抗がん剤開始─胃ムカムカ─頭頂部は完全に脱毛
・1 回目の抗がん剤治療は、激しい嘔吐はないものの、いつもムカムカした胃のつかえた感じと、体の怠さ。そして、2 週間ほどすると頭頂部がやけどのようにヒリヒリし、痛みとともに1 ~ 2 週間ぐらいで頭頂部は完全に脱毛しました。
・先生は、「半年すれば生えてくるよ」と言われましたが、当たり前にあった髪の毛がバサバサと抜ける状況はとても辛かった。やがて、頭髪だけでなく体のあらゆる毛が抜け落ちました。朝、起きて、バンダナが外れていたら、当時6 歳だった末の子が「ママ、外れとるよ。かわいそう、かわいそう」と言って慌ててかぶせてくれるのを見るのも辛かったです。
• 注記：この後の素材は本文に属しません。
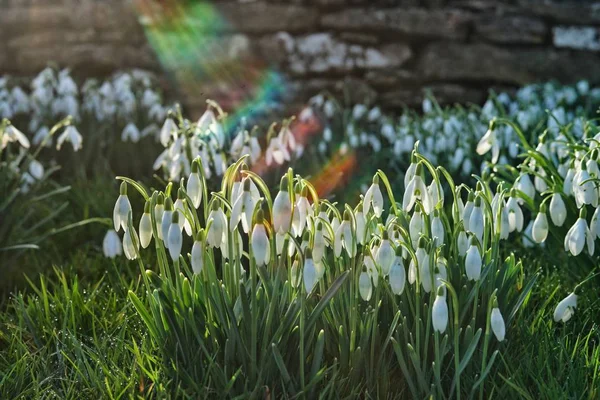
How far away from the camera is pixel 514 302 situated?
2.37 metres

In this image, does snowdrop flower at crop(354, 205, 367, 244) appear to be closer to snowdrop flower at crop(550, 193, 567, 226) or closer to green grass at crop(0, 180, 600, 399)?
green grass at crop(0, 180, 600, 399)

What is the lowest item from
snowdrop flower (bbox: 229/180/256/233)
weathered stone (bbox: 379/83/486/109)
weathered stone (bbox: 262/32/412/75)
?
weathered stone (bbox: 379/83/486/109)

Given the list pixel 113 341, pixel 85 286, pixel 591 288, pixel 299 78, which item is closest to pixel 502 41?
pixel 299 78

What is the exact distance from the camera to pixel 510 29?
19.9ft

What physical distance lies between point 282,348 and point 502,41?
4.54 metres

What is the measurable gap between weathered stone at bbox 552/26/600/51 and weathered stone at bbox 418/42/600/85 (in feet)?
0.20

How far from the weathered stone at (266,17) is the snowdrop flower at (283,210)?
4.37m

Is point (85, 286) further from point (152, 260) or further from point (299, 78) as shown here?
point (299, 78)

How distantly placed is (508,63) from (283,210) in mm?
4566

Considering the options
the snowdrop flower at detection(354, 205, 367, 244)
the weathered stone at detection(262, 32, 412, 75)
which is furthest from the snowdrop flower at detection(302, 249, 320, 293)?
the weathered stone at detection(262, 32, 412, 75)

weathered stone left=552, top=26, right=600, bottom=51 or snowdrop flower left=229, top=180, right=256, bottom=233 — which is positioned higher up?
snowdrop flower left=229, top=180, right=256, bottom=233

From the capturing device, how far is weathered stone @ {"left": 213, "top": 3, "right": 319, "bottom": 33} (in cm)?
613

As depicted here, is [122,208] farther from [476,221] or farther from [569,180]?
[569,180]

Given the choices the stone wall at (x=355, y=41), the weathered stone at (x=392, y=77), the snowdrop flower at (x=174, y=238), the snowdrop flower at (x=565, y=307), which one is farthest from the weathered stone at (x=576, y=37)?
the snowdrop flower at (x=174, y=238)
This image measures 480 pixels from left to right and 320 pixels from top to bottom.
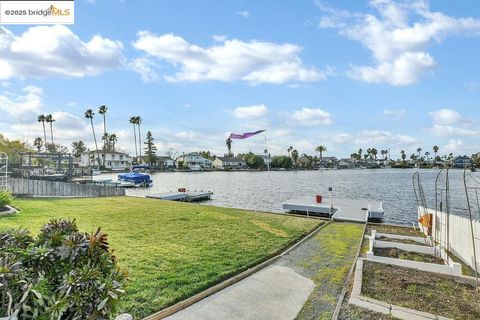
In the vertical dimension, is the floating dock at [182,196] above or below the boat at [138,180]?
below

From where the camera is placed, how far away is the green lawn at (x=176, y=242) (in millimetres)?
6258

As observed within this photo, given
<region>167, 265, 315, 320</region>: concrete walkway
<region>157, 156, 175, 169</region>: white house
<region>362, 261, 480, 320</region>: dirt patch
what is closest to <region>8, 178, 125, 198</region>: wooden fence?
<region>167, 265, 315, 320</region>: concrete walkway

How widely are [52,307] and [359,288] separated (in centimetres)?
554

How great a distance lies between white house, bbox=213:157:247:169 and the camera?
448 ft

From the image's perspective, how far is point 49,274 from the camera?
3.07 m

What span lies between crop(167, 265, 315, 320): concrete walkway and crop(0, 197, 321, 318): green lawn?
0.47m

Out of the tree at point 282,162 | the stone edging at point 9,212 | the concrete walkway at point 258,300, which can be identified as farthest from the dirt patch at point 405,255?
the tree at point 282,162

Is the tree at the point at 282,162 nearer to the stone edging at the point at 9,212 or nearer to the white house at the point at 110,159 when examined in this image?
the white house at the point at 110,159

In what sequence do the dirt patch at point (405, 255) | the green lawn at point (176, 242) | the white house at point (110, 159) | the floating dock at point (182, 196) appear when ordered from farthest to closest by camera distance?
the white house at point (110, 159)
the floating dock at point (182, 196)
the dirt patch at point (405, 255)
the green lawn at point (176, 242)

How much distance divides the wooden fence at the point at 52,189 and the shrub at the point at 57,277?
2069 centimetres

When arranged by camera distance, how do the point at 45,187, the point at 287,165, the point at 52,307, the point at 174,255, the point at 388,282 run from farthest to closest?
the point at 287,165 < the point at 45,187 < the point at 174,255 < the point at 388,282 < the point at 52,307

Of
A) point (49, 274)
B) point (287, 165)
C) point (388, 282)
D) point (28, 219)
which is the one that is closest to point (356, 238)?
point (388, 282)

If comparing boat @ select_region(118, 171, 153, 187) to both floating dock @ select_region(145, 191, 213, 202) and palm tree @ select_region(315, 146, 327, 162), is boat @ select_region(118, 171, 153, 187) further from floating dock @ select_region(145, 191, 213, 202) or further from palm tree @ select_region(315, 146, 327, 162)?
palm tree @ select_region(315, 146, 327, 162)

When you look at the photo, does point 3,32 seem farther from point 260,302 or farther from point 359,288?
point 359,288
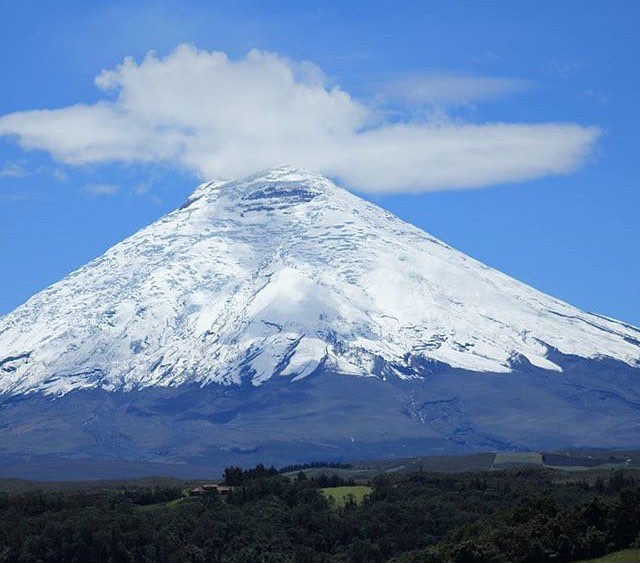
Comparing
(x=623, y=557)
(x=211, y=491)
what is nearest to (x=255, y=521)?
(x=211, y=491)

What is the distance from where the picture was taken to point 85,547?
11994 centimetres

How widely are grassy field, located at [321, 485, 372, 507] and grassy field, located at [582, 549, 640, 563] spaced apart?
60.6m

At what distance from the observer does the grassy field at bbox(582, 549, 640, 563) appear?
76.7 meters

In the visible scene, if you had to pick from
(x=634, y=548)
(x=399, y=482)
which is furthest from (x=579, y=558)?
(x=399, y=482)

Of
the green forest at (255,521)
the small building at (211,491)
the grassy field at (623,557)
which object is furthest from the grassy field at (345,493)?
the grassy field at (623,557)

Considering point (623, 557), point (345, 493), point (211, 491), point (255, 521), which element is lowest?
point (623, 557)

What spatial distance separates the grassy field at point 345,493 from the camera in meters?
141

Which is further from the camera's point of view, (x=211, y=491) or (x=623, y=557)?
(x=211, y=491)

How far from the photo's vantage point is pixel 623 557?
256 feet

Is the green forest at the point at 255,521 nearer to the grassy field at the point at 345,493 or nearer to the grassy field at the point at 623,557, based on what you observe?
the grassy field at the point at 345,493

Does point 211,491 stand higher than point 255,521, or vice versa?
point 211,491

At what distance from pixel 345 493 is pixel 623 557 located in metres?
69.9

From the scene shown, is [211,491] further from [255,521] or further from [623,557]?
[623,557]

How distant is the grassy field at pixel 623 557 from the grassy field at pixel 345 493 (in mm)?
60556
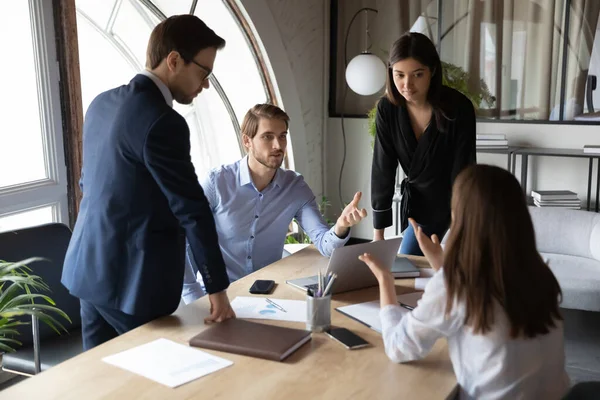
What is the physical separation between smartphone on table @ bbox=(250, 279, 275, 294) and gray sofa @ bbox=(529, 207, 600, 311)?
2.03m

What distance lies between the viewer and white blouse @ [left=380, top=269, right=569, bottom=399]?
1417 mm

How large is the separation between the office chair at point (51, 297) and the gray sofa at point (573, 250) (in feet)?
8.23

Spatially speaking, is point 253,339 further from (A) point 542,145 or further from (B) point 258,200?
(A) point 542,145

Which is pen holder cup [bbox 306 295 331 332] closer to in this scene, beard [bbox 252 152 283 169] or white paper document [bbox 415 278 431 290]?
white paper document [bbox 415 278 431 290]

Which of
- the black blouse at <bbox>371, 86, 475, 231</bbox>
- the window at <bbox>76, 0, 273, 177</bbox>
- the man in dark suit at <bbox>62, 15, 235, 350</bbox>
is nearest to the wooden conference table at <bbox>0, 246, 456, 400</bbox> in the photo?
the man in dark suit at <bbox>62, 15, 235, 350</bbox>

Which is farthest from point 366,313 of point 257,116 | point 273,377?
point 257,116

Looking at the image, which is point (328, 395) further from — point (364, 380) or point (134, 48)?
point (134, 48)

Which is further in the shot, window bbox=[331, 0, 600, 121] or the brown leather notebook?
window bbox=[331, 0, 600, 121]

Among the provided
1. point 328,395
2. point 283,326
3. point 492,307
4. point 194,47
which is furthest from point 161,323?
point 492,307

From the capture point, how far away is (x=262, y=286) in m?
2.10

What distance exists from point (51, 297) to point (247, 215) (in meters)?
0.80

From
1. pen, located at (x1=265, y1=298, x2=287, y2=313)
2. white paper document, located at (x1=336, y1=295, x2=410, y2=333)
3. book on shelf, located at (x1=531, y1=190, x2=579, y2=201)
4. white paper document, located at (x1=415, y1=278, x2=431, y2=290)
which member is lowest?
book on shelf, located at (x1=531, y1=190, x2=579, y2=201)

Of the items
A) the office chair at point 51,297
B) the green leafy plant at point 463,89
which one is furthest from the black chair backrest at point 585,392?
the green leafy plant at point 463,89

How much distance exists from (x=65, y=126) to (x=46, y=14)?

・治療の間には体調を崩し入院をしたこともありましたが、たくさんの方に支えられ無事に治療を終えることが出来ました。かつらを着けて仕事にも復帰できました。

2 年目に肝臓転移─ 9 年目に腹部リンパ節転移
・しかし、2 年目に肝臓に転移しました。この時は、人目を気にすることなど考えられなくて、診察室で声を出してわんわん泣いてしまいました。
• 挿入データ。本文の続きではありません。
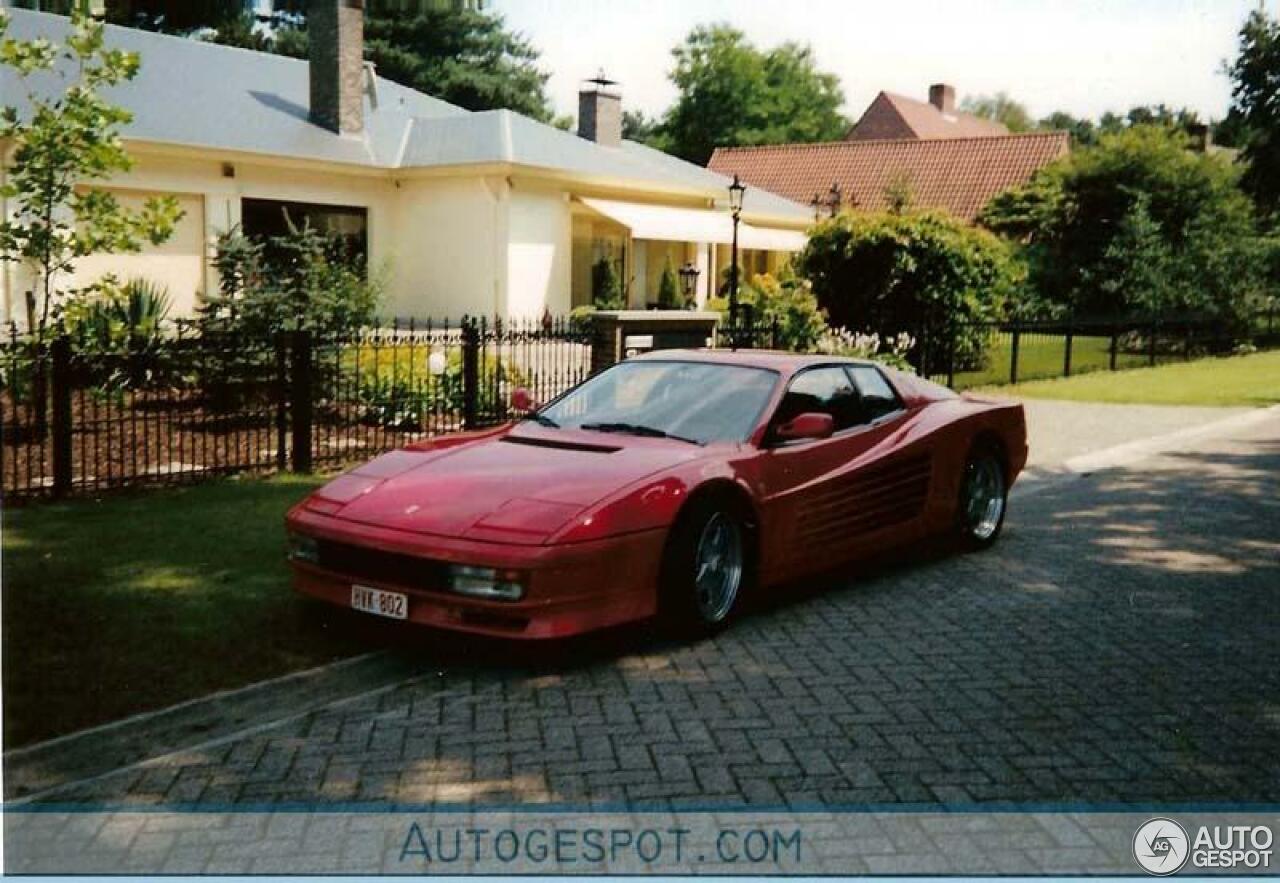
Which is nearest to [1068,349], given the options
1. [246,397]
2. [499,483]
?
[246,397]

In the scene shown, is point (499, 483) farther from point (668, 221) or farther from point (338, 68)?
point (668, 221)

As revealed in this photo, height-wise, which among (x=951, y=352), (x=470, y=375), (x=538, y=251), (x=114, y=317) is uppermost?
(x=538, y=251)

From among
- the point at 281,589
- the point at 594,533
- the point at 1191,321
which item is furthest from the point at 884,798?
the point at 1191,321

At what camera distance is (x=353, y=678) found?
5.57 m

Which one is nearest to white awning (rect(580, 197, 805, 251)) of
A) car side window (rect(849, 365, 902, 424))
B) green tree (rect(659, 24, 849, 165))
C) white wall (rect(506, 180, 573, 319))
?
white wall (rect(506, 180, 573, 319))

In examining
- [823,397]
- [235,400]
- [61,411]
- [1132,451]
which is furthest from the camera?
[1132,451]

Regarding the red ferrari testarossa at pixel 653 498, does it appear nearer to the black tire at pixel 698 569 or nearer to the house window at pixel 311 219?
the black tire at pixel 698 569

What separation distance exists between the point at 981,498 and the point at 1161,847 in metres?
4.79

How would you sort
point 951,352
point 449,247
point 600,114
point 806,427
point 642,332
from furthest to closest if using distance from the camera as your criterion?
point 600,114, point 449,247, point 951,352, point 642,332, point 806,427

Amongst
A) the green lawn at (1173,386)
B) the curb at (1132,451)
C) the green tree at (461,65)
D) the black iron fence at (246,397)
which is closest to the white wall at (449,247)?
the green tree at (461,65)

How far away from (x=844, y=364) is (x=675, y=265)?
76.9 ft

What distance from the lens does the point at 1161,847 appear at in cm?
387

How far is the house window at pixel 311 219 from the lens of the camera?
23812 millimetres

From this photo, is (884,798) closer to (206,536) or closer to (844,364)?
(844,364)
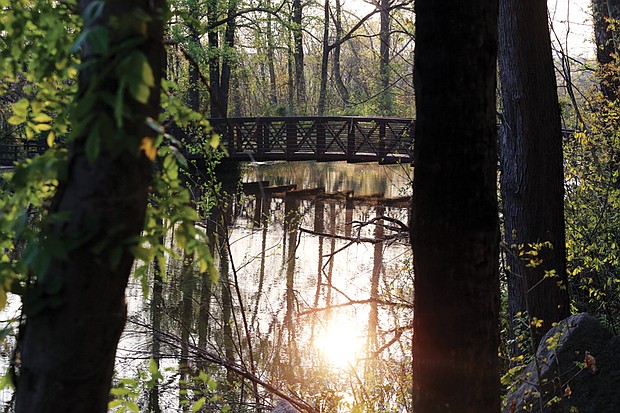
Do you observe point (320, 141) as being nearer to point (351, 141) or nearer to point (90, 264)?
point (351, 141)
・また、抗がん剤治療の開始です。しかし、今回の薬は、新しく開発され保険適用になったばかりの分子標的治療(ハーセプチン)。髪が抜けない薬ということで画期的、ありがたかったです。しかも、再発したら治療は一生続くと言われていたのに、1 年経つと検査でも確認出来なくなるほど、がんは消えていたのです。先生からも「珍しいケースだけど治ったと思うよ」と言われました。
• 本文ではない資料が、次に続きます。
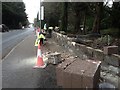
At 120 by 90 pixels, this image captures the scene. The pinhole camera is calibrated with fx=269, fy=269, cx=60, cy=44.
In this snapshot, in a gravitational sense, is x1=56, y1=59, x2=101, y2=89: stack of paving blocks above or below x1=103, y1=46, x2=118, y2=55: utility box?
below

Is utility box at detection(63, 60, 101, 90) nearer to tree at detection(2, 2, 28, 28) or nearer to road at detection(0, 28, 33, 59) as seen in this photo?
road at detection(0, 28, 33, 59)

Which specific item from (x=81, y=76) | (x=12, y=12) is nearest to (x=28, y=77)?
(x=81, y=76)

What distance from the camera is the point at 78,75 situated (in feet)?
20.6

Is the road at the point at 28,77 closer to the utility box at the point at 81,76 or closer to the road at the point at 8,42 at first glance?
the utility box at the point at 81,76

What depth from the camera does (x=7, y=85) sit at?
295 inches

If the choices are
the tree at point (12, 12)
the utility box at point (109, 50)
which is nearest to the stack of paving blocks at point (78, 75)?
the utility box at point (109, 50)

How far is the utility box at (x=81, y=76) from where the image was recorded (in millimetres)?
6128

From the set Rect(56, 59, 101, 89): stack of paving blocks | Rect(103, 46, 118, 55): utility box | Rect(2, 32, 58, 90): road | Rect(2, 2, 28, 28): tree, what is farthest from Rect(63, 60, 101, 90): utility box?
Rect(2, 2, 28, 28): tree

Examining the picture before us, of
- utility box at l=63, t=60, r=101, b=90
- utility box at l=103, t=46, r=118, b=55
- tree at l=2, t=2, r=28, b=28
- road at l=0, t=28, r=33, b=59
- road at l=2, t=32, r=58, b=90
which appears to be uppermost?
tree at l=2, t=2, r=28, b=28

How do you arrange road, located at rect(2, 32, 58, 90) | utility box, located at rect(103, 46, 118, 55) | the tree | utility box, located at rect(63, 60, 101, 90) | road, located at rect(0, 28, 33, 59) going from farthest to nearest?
the tree
road, located at rect(0, 28, 33, 59)
utility box, located at rect(103, 46, 118, 55)
road, located at rect(2, 32, 58, 90)
utility box, located at rect(63, 60, 101, 90)

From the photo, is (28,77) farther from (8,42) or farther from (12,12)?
(12,12)

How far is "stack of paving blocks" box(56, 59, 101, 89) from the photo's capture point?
6.14 metres

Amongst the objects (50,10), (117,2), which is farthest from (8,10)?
(117,2)

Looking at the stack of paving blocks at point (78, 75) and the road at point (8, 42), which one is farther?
the road at point (8, 42)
・しかし、9 年目の検査で腹部のリンパ節への転移が発覚。また治療開始です。今、4 週間に1 度のサイクルで、9 年が経ちました。今回の治療は生きている間は続くと思います。

10 年生存50%と言われたのに20 年経った
・告知当初10 年生きる確率は50%と言われつつ今20 年が経ちました。リンパ節を取り除いたら浮腫も出るかもと言われましたが、浮腫もありません。治療しながら仕事もさせてもらい、孫たち6 人もこの手に抱くことが出来ました。
・自分の体験がお役に立てるのであれば、と【あけぼの岡山】では 再発患者さんのための語らいの場「ひだまりカフェ」のリーダーをお引き受けして10 数年、開催回数も30 回を超えました。

亡き同士たちを忘れずに前を向いて生きていく
・20 年の間には、思い半ばにして、子どもさんやご家族を残して亡くなっていかれた若い患者さんとの悲しい別れも何度も経験しました。
・これからも、これまで共に闘った彼女たちのことを決して忘れず、頑張り過ぎず、前を向いて生きていきたいと思っています。